• What to do
Retype all of the entries precisely.

::: Excerpted data

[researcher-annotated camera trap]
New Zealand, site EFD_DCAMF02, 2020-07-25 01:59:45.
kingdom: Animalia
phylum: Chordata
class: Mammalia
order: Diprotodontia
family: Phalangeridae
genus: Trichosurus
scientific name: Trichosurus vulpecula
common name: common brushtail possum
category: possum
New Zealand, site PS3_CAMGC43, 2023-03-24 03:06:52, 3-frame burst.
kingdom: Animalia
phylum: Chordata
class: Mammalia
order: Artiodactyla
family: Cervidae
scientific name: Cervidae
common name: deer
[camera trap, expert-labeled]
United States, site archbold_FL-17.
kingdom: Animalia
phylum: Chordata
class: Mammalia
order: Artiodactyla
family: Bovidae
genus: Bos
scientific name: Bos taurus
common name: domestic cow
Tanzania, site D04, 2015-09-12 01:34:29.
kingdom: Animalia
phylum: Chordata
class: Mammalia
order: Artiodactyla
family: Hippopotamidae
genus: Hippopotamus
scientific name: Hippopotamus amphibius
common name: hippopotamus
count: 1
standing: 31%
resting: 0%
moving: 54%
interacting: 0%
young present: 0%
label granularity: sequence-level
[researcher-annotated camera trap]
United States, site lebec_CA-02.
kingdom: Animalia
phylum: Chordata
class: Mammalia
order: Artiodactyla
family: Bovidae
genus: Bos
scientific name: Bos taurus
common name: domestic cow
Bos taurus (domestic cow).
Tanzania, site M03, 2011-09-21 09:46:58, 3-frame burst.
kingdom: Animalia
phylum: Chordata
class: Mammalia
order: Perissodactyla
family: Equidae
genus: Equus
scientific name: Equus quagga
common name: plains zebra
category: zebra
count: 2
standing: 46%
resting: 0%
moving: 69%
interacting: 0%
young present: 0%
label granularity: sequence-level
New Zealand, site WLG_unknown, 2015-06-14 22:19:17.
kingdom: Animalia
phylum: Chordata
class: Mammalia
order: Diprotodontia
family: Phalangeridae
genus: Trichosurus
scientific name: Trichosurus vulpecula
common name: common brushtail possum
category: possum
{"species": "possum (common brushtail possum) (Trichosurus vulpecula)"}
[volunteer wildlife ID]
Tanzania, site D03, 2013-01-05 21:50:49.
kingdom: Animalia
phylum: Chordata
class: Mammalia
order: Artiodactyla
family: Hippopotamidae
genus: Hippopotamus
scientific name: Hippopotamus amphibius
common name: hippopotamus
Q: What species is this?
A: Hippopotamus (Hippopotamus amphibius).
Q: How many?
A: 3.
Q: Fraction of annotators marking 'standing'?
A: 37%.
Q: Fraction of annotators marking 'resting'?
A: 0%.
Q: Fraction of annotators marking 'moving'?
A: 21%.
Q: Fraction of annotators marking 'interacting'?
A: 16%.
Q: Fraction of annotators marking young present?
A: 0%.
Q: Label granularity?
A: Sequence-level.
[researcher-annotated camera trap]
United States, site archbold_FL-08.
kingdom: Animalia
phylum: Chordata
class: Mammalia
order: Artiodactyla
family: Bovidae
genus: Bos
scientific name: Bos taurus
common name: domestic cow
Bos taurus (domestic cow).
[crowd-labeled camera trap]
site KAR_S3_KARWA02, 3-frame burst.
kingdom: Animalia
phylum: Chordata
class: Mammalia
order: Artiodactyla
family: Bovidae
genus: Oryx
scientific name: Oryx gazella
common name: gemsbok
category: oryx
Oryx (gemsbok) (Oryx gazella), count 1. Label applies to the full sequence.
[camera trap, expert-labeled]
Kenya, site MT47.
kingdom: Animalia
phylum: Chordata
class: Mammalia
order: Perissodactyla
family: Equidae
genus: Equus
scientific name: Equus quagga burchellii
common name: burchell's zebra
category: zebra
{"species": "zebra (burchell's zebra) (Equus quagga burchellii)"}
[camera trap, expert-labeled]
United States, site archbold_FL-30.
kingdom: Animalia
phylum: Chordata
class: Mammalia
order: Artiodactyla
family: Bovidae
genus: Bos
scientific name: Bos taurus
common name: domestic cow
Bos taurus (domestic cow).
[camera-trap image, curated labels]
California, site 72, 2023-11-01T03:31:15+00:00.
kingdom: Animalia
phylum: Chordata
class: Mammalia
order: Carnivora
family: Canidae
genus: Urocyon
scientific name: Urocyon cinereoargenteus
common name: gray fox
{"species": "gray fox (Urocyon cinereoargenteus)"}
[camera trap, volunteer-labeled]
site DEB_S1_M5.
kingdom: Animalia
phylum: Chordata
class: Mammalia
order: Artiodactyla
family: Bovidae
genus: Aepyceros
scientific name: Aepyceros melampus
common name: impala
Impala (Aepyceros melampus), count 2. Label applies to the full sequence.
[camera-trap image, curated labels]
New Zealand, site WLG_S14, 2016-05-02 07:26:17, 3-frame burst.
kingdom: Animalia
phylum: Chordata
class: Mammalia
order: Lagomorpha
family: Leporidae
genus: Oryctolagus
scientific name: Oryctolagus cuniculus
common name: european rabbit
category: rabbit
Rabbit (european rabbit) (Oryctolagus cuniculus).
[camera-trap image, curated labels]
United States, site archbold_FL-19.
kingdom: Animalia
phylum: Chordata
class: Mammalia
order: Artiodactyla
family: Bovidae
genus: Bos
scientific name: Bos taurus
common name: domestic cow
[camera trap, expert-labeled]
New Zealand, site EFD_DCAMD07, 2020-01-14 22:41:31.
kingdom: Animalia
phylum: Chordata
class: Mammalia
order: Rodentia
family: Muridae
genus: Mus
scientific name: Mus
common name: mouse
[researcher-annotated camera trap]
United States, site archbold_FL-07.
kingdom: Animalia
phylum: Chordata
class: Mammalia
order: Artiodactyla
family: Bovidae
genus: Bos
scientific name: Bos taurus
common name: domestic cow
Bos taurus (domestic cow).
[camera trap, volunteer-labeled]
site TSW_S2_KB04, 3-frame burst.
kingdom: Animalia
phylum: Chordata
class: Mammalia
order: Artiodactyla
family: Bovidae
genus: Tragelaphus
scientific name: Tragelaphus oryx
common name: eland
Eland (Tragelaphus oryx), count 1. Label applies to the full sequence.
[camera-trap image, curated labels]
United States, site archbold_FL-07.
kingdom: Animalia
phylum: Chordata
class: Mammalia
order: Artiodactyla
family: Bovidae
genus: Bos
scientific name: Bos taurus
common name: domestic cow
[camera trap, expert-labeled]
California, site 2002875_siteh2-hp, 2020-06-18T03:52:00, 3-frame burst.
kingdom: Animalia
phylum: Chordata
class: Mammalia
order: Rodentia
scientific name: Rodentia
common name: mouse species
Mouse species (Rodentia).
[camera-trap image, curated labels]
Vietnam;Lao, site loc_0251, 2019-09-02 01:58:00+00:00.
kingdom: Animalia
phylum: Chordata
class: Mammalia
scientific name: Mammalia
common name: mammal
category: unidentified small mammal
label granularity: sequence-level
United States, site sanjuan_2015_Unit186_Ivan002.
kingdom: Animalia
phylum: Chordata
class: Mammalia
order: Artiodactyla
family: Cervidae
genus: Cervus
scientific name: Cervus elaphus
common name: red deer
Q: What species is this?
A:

::::::

• Result of the task
[researcher-annotated camera trap]
New Zealand, site EFD_DCAMF02, 2020-07-25 01:59:45.
kingdom: Animalia
phylum: Chordata
class: Mammalia
order: Diprotodontia
family: Phalangeridae
genus: Trichosurus
scientific name: Trichosurus vulpecula
common name: common brushtail possum
category: possum
New Zealand, site PS3_CAMGC43, 2023-03-24 03:06:52, 3-frame burst.
kingdom: Animalia
phylum: Chordata
class: Mammalia
order: Artiodactyla
family: Cervidae
scientific name: Cervidae
common name: deer
[camera trap, expert-labeled]
United States, site archbold_FL-17.
kingdom: Animalia
phylum: Chordata
class: Mammalia
order: Artiodactyla
family: Bovidae
genus: Bos
scientific name: Bos taurus
common name: domestic cow
Tanzania, site D04, 2015-09-12 01:34:29.
kingdom: Animalia
phylum: Chordata
class: Mammalia
order: Artiodactyla
family: Hippopotamidae
genus: Hippopotamus
scientific name: Hippopotamus amphibius
common name: hippopotamus
count: 1
standing: 31%
resting: 0%
moving: 54%
interacting: 0%
young present: 0%
label granularity: sequence-level
[researcher-annotated camera trap]
United States, site lebec_CA-02.
kingdom: Animalia
phylum: Chordata
class: Mammalia
order: Artiodactyla
family: Bovidae
genus: Bos
scientific name: Bos taurus
common name: domestic cow
Bos taurus (domestic cow).
Tanzania, site M03, 2011-09-21 09:46:58, 3-frame burst.
kingdom: Animalia
phylum: Chordata
class: Mammalia
order: Perissodactyla
family: Equidae
genus: Equus
scientific name: Equus quagga
common name: plains zebra
category: zebra
count: 2
standing: 46%
resting: 0%
moving: 69%
interacting: 0%
young present: 0%
label granularity: sequence-level
New Zealand, site WLG_unknown, 2015-06-14 22:19:17.
kingdom: Animalia
phylum: Chordata
class: Mammalia
order: Diprotodontia
family: Phalangeridae
genus: Trichosurus
scientific name: Trichosurus vulpecula
common name: common brushtail possum
category: possum
{"species": "possum (common brushtail possum) (Trichosurus vulpecula)"}
[volunteer wildlife ID]
Tanzania, site D03, 2013-01-05 21:50:49.
kingdom: Animalia
phylum: Chordata
class: Mammalia
order: Artiodactyla
family: Hippopotamidae
genus: Hippopotamus
scientific name: Hippopotamus amphibius
common name: hippopotamus
Q: What species is this?
A: Hippopotamus (Hippopotamus amphibius).
Q: How many?
A: 3.
Q: Fraction of annotators marking 'standing'?
A: 37%.
Q: Fraction of annotators marking 'resting'?
A: 0%.
Q: Fraction of annotators marking 'moving'?
A: 21%.
Q: Fraction of annotators marking 'interacting'?
A: 16%.
Q: Fraction of annotators marking young present?
A: 0%.
Q: Label granularity?
A: Sequence-level.
[researcher-annotated camera trap]
United States, site archbold_FL-08.
kingdom: Animalia
phylum: Chordata
class: Mammalia
order: Artiodactyla
family: Bovidae
genus: Bos
scientific name: Bos taurus
common name: domestic cow
Bos taurus (domestic cow).
[crowd-labeled camera trap]
site KAR_S3_KARWA02, 3-frame burst.
kingdom: Animalia
phylum: Chordata
class: Mammalia
order: Artiodactyla
family: Bovidae
genus: Oryx
scientific name: Oryx gazella
common name: gemsbok
category: oryx
Oryx (gemsbok) (Oryx gazella), count 1. Label applies to the full sequence.
[camera trap, expert-labeled]
Kenya, site MT47.
kingdom: Animalia
phylum: Chordata
class: Mammalia
order: Perissodactyla
family: Equidae
genus: Equus
scientific name: Equus quagga burchellii
common name: burchell's zebra
category: zebra
{"species": "zebra (burchell's zebra) (Equus quagga burchellii)"}
[camera trap, expert-labeled]
United States, site archbold_FL-30.
kingdom: Animalia
phylum: Chordata
class: Mammalia
order: Artiodactyla
family: Bovidae
genus: Bos
scientific name: Bos taurus
common name: domestic cow
Bos taurus (domestic cow).
[camera-trap image, curated labels]
California, site 72, 2023-11-01T03:31:15+00:00.
kingdom: Animalia
phylum: Chordata
class: Mammalia
order: Carnivora
family: Canidae
genus: Urocyon
scientific name: Urocyon cinereoargenteus
common name: gray fox
{"species": "gray fox (Urocyon cinereoargenteus)"}
[camera trap, volunteer-labeled]
site DEB_S1_M5.
kingdom: Animalia
phylum: Chordata
class: Mammalia
order: Artiodactyla
family: Bovidae
genus: Aepyceros
scientific name: Aepyceros melampus
common name: impala
Impala (Aepyceros melampus), count 2. Label applies to the full sequence.
[camera-trap image, curated labels]
New Zealand, site WLG_S14, 2016-05-02 07:26:17, 3-frame burst.
kingdom: Animalia
phylum: Chordata
class: Mammalia
order: Lagomorpha
family: Leporidae
genus: Oryctolagus
scientific name: Oryctolagus cuniculus
common name: european rabbit
category: rabbit
Rabbit (european rabbit) (Oryctolagus cuniculus).
[camera-trap image, curated labels]
United States, site archbold_FL-19.
kingdom: Animalia
phylum: Chordata
class: Mammalia
order: Artiodactyla
family: Bovidae
genus: Bos
scientific name: Bos taurus
common name: domestic cow
[camera trap, expert-labeled]
New Zealand, site EFD_DCAMD07, 2020-01-14 22:41:31.
kingdom: Animalia
phylum: Chordata
class: Mammalia
order: Rodentia
family: Muridae
genus: Mus
scientific name: Mus
common name: mouse
[researcher-annotated camera trap]
United States, site archbold_FL-07.
kingdom: Animalia
phylum: Chordata
class: Mammalia
order: Artiodactyla
family: Bovidae
genus: Bos
scientific name: Bos taurus
common name: domestic cow
Bos taurus (domestic cow).
[camera trap, volunteer-labeled]
site TSW_S2_KB04, 3-frame burst.
kingdom: Animalia
phylum: Chordata
class: Mammalia
order: Artiodactyla
family: Bovidae
genus: Tragelaphus
scientific name: Tragelaphus oryx
common name: eland
Eland (Tragelaphus oryx), count 1. Label applies to the full sequence.
[camera-trap image, curated labels]
United States, site archbold_FL-07.
kingdom: Animalia
phylum: Chordata
class: Mammalia
order: Artiodactyla
family: Bovidae
genus: Bos
scientific name: Bos taurus
common name: domestic cow
[camera trap, expert-labeled]
California, site 2002875_siteh2-hp, 2020-06-18T03:52:00, 3-frame burst.
kingdom: Animalia
phylum: Chordata
class: Mammalia
order: Rodentia
scientific name: Rodentia
common name: mouse species
Mouse species (Rodentia).
[camera-trap image, curated labels]
Vietnam;Lao, site loc_0251, 2019-09-02 01:58:00+00:00.
kingdom: Animalia
phylum: Chordata
class: Mammalia
scientific name: Mammalia
common name: mammal
category: unidentified small mammal
label granularity: sequence-level
United States, site sanjuan_2015_Unit186_Ivan002.
kingdom: Animalia
phylum: Chordata
class: Mammalia
order: Artiodactyla
family: Cervidae
genus: Cervus
scientific name: Cervus elaphus
common name: red deer
Q: What species is this?
A:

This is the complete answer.